» **Instructions for the task**
Without any pictures, retype exactly the lines that begin at the one holding "(image for) 6.25mm" and end at the last line of the data below.

» **Data provided**
━━━━━━━━━━━━━━━━━━━━

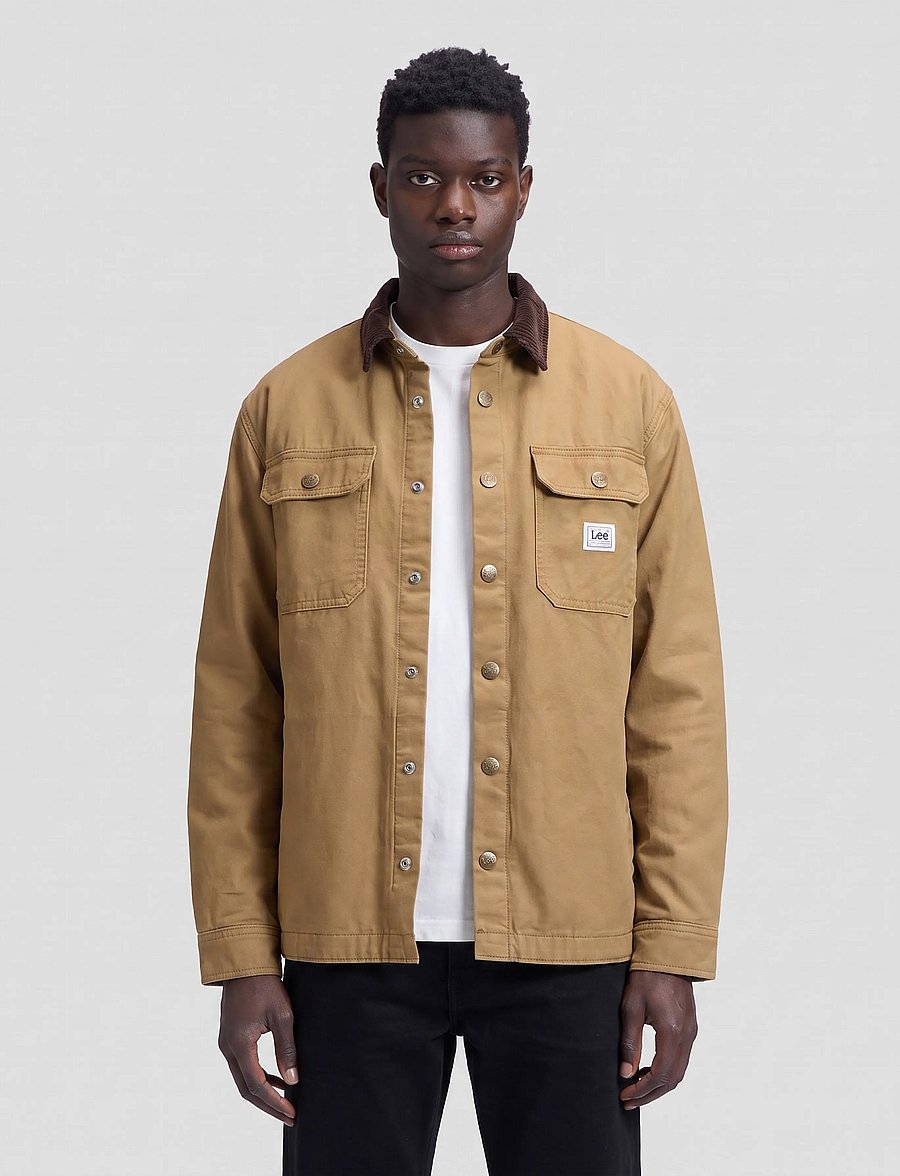 Lee Jeans - WORKWEAR OVERSHIRT - ungefütterte denimjacken - dark khaki - 0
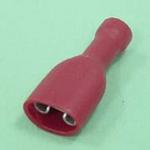 (image for) 6.25mm Full-Insulated Female Disconnect Red 6 pk (TML315)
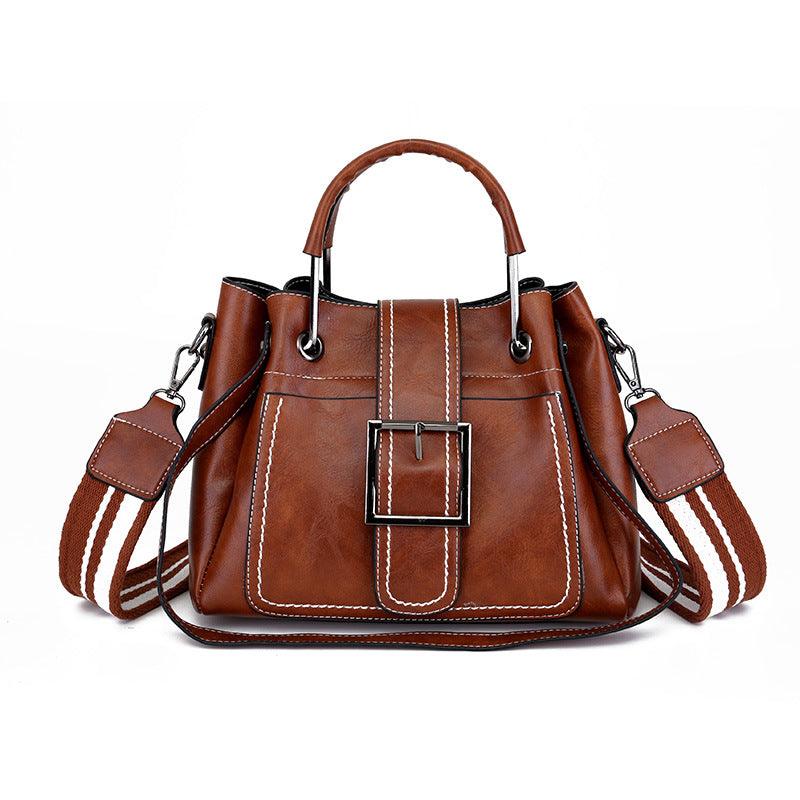 women's soft PU leather handbag, view 17 - MRSLM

━━━━━━━━━━━━━━━━━━━━

» **Finished task**
 (image for) 6.25mm Full-Insulated Female Disconnect Red 6 pk (TML315)
 women's soft PU leather handbag, view 17 - MRSLM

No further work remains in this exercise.